Questions to answer:
a: Using the report on the cyber attack affecting Scottish health boards, state whether each statement agrees with it: (i) the attackers demanded Bitcoin payments of £230 to unlock NHS IT systems; (ii) every one of Scotland’s NHS boards was affected; (iii) the First Minister stated that patient data had been compromised. For each, answer yes or no and quote the deciding words of the report.
b: Reproduce, word for word, the passage of the report on the cyber attack affecting Scottish health boards from "Ransomware is software" to "continuing to operate.".
─── Provided text ───
Twelve Scottish health boards, including the ambulance service, have been affected by a major cyber attack which has hit organisations around the world.
The Scottish Government confirmed that all but three of Scotland’s NHS boards and the Scottish Ambulance Service were affected by the “ransomware” incident.
Most cases have involved desktop computers in GP surgeries, dental practices and other primary care sites, but hospitals in the NHS Lanarkshire region are also affected.
Ransomware is software which invades computer systems and takes control of files. The attackers demanded Bitcoin payments of £230 to unlock NHS IT systems.
The attack has seen dozens of NHS organisations in England affected.
The organisations affected in Scotland are NHS Borders, NHS Dumfries and Galloway, NHS Fife, NHS Forth Valley, NHS Lanarkshire, NHS Greater Glasgow and Clyde, NHS Tayside, NHS Western Isles, NHS Highlands, NHS Grampian, NHS Ayrshire and Arran and the Scottish Ambulance Service.
The UK’s National Cyber Security Centre is investigating the attack, and on Friday evening the First Minister chaired a meeting of the Scottish Government’s resilience room to discuss the response.
She said there was no evidence patient data had been compromised and patient services were continuing to operate.
Nicola Sturgeon said: “Immediate steps were taken to isolate the affected systems and to ascertain the exact nature of the malware being used.
“I have convened a Scottish Government resilience meeting to ensure that we are closely monitoring the situation.
“All necessary steps are being taken to ensure that the cause and nature of this attack is identified. There is no evidence that patient data has been compromised.”
She continued: “Our officials continue to work closely with affected boards and relevant authorities like the National Cyber Security Centre to take steps to isolate any affected systems.
─── Excerpted data ───
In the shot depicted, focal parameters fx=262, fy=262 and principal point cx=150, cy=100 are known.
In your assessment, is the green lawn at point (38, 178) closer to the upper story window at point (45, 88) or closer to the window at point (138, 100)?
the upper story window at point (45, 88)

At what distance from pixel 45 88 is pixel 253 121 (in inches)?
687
───
─── Excerpted data ───
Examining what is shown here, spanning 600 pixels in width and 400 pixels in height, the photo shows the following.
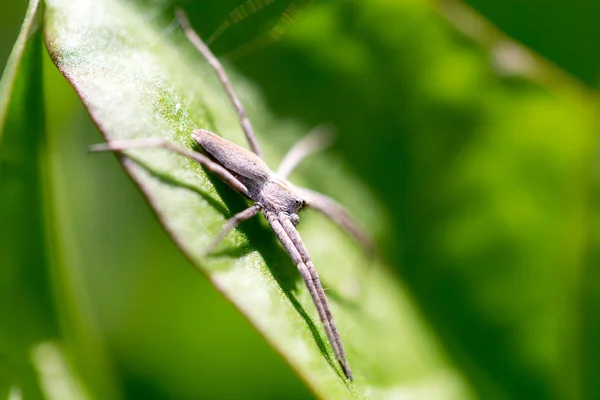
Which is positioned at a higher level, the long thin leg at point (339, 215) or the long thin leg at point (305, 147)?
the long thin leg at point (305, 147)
───
─── Excerpted data ───
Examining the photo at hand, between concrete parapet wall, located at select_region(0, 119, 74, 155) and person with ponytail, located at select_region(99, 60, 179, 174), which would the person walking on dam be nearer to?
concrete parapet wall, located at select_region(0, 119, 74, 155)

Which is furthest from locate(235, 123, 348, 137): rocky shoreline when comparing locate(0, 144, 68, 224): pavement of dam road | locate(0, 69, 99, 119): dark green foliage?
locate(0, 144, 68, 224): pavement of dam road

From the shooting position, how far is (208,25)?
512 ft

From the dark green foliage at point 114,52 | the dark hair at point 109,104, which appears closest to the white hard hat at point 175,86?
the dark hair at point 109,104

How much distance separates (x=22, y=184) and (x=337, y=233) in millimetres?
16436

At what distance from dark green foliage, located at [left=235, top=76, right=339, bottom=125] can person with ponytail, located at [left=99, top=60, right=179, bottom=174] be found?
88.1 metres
───
Response list:
a:
(i) Yes: "The attackers demanded Bitcoin payments of £230 to unlock NHS IT systems."
(ii) No: "all but three of Scotland’s NHS boards and the Scottish Ambulance Service were affected"
(iii) No: "There is no evidence that patient data has been compromised."

b:
Ransomware is software which invades computer systems and takes control of files. The attackers demanded Bitcoin payments of £230 to unlock NHS IT systems.
The attack has seen dozens of NHS organisations in England affected.
The organisations affected in Scotland are NHS Borders, NHS Dumfries and Galloway, NHS Fife, NHS Forth Valley, NHS Lanarkshire, NHS Greater Glasgow and Clyde, NHS Tayside, NHS Western Isles, NHS Highlands, NHS Grampian, NHS Ayrshire and Arran and the Scottish Ambulance Service.
The UK’s National Cyber Security Centre is investigating the attack, and on Friday evening the First Minister chaired a meeting of the Scottish Government’s resilience room to discuss the response.
She said there was no evidence patient data had been compromised and patient services were continuing to operate.